Waters are now receding in many areas, but for people in some of the capital's suburbs, the misery continues and there is little sign that the supposedly-temporary pet shelter will be able to shut soon, she said.
"We are using an abandoned government building, we can't stay long. But some areas of the city are still flooded, so we still have a lot of animals," she told AFP as she bottle-fed a two-day-old kitten.
The shelter in Bangkok's Maen Si district runs on donations of cash and food. The service is free and most people hear about the shelter -- and alert them to cases of abandoned animals -- through Facebook, she said.
Most of the some 500 animals at the shelter have owners, but some -- like the kittens, which were left in a cardboard box outside -- have been abandoned.
The shelter will try and use its online networks to find them new homes, she said.
It is one of dozens of Thai-run shelters set up to help flood-affected animals. They are largely organised online on popular Thai-language forums such as Pantip.com, run by volunteers and funded by donations.
There are also a number of larger state-run centers for pets -- managed by the government's Livestock Department -- which are caring for thousands of animals, Chutipon Sirimongkolrat, a vet from the department told AFP.
More than 7,000 animals have passed through the department's four centers, he said -- mostly dogs and cats, although they have also had a fair number of rabbits, mice, birds, three goats and even an iguana.
More than 5,000 animals are still at the shelter, but the department is no longer accepting new arrivals and is urging owners to collect their pets as soon as possible.
"We're trying to clear all the animals we have in our shelter before Christmas," he said, adding that it was hard to estimate how much the shelters cost to run but that they had received generous donations from the public.
The city's handful of regular animal shelters are also packed to capacity, as they look after flood-affected strays and abandoned pets, which are usually brought in by worried members of the public, said local animal charity SCAD.
"We're thinking of the long-term implications of the flood -- it will be well into next year before we are back down to our normal volume of animals," said SCAD operations manager Lindsay Hartley-Backhouse.
SCAD is currently looking after some 70 cats -- they usually have around 20 at any one time -- and hundreds of dogs, with more animals "definitely" on the way, she said.
"In the long term, I think we will end up with a lot of leftovers," she said, adding that the animals would go into SCAD's adoption program, which posts photographs of potential pets on its website hoping to find them new homes.
The outpouring of sympathy that has helped keep Bangkok's animals safe during the floods looks set to continue and the huge level of interest online may help many abandoned animals find new homes, she said.
"We've had quite a lot of adoptions recently. At first no one came, but now people are really interested -- maybe they realize that they want a pet anyway, and now is a good time to adopt one," she said.

* _Data_
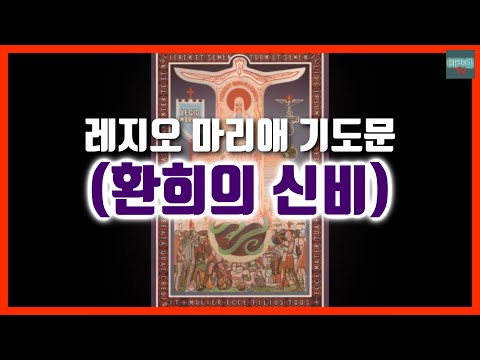 영상썸네일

* _Questions on the material_
(A) Repeat the passage of the Bangkok flood shelter article from "Waters are now" to "have been abandoned." word for word.
(B) Using the Bangkok flood shelter article, answer these questions:
(i) In which Bangkok district is the shelter housed in an abandoned government building?
(ii) How many centers does the Livestock Department run for flood-affected pets?
(iii) About how many cats is SCAD currently looking after?

* _Solution list_
(A)
Waters are now receding in many areas, but for people in some of the capital's suburbs, the misery continues and there is little sign that the supposedly-temporary pet shelter will be able to shut soon, she said.
"We are using an abandoned government building, we can't stay long. But some areas of the city are still flooded, so we still have a lot of animals," she told AFP as she bottle-fed a two-day-old kitten.
The shelter in Bangkok's Maen Si district runs on donations of cash and food. The service is free and most people hear about the shelter -- and alert them to cases of abandoned animals -- through Facebook, she said.
Most of the some 500 animals at the shelter have owners, but some -- like the kittens, which were left in a cardboard box outside -- have been abandoned.

(B)
(i) Maen Si district
(ii) Four
(iii) Some 70